Lawmakers to discuss funding for housing, long-term care
HONOLULU – Facing down a projection that Hawaii will need an additional 60,000 housing units to meet long-term demand over the next five years, state lawmakers plan to chip away at deciding how much money they’re willing to spend to solve the problem.
The legislative committees that make decisions about money will take up a slew of bills related to housing development, public housing repairs, rental assistance and low-income tax credits today.
Sen. Jill Tokuda, chairwoman of the Senate Ways and Means Committee, wants the state to set a goal of developing at least 22,500 affordable rental housing units over the next 10 years. Her bill, SB2561, is up for a decision by her committee today.

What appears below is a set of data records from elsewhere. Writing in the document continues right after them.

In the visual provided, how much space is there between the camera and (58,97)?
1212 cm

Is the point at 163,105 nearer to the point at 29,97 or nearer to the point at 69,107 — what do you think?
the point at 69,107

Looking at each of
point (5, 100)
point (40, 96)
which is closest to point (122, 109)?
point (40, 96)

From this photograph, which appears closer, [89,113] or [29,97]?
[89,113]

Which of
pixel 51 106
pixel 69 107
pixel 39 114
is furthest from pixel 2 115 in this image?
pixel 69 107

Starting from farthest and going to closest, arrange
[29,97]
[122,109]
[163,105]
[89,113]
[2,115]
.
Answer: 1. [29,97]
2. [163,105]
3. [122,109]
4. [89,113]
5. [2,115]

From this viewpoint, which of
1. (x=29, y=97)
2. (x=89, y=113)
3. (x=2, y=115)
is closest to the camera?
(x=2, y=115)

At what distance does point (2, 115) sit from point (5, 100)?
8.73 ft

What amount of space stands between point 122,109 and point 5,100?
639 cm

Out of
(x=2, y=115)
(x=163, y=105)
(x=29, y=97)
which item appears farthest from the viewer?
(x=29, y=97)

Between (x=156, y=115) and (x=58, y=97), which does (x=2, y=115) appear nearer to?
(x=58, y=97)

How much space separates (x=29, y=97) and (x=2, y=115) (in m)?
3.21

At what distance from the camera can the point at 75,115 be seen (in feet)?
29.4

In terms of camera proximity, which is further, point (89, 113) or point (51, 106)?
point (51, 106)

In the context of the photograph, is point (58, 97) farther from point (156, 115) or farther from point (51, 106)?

Households with low incomes are especially in need of affordable housing, and nearly 95 percent of rental unit tenants have a household income of less than 140 percent of the median state income, or $80,948 for an individual, according to the bill. About 4,500 affordable rental units were delivered statewide with government assistance from 2004 to 2013, but it’s not enough, supporters say.
Another bill in the committee could potentially make low-income housing tax credits more attractive to investors.
Here are some additional bills lawmakers will consider this week:
A bill to bar employers from discriminating against employees by paying lower wages for the same work to members of the opposite sex will be heard by the Senate Ways and Means Committee on Tuesday.
A proposal to create an independent review board to investigate incidents of officer-involved death or serious injuries will be heard in the Senate Ways and Means Committee today.
A bill to create a state tax to fund long-term care is up for a decision in the same committee today.